Recent market activity shows investors don’t want to wait for Nvidia (NVDA) earnings tomorrow to bid up AI chip stocks. Marvell Technology (MRVL) was one of the biggest winners yesterday. Smaller AI names like Soundhound AI (SOUN) also put in rallies, as did the usual suspects AMD (AMD), Micron (MU), Super Micro Computer (SMCI), Broadcom (AVGO), and Taiwan Semiconductor (TSM).

AI bull

Here’s an idea for an ETF: small AI hardware names. Limit it at, say $5 billion market cap companies. The focus on hardware would (presumably) allow for a margin of safety. It would also weed out names like the aforementioned Soundhound, C3.ai (AI), FARO Technologies (FARO), and others including companies that just plaster the term ‘AI’ all over their marketing materials to attract attention.

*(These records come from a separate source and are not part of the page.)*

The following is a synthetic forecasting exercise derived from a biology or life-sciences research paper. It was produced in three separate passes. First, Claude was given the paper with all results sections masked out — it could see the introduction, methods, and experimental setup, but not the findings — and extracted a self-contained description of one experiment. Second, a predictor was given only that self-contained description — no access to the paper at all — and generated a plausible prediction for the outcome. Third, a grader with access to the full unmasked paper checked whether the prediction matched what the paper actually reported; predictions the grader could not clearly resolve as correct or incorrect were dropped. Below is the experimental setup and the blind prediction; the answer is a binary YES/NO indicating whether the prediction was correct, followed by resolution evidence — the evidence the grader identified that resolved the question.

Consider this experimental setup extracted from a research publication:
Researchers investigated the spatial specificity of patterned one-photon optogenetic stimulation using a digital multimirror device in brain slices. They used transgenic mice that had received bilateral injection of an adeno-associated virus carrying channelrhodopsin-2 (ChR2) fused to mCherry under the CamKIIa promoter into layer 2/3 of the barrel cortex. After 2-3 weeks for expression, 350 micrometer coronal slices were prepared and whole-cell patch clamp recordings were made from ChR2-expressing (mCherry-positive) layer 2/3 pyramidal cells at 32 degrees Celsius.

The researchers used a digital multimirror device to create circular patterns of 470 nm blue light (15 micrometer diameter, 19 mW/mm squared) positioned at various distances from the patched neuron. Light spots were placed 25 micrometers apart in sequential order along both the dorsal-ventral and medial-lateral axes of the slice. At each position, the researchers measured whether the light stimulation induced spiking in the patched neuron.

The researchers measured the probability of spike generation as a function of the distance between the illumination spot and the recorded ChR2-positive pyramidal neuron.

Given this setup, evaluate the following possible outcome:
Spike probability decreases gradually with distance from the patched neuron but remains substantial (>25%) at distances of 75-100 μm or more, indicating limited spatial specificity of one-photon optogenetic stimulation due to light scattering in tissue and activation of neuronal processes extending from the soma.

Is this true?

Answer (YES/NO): NO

Unfortunately, this doesn’t leave much. The Contrarian did a preliminary search and found just a few such companies, almost all of them suppliers to the semiconductor industry. Of course, ‘undiscovered’ is a bit of a misnomer here. Investors have picked through any and every stock even remotely related to AI. Still, it’s fair to say these securities are certainly under-covered by Wall Street.

Names include ACM Research (ACMR), Camtek (CAMT), FormFactor (FORM), Ichor Holdings (ICHR), Kulicke and Soffa Industries (KLIC), Photronics (PLAB), Ultra Clean Holdings (UCTT), and Veeco Instruments (VECO).

It’s likely the AI hype story is already priced in to these stocks (didn’t check). But it may be worth putting these names in an index to track them, to the extent that somebody hasn’t done it yet. If nothing else this could give us an idea of stocks to buy when (if) there is a pullback in AI chip names.

There are obviously private companies as well, including Anthropic (OpenAI rival), Graphcore, Cerebras, SambaNova, Groq.

The Contrarian does not hold any of these stocks.

Update June 4, 2024: ACM Research will be removed from this list as the company does most of its business in China.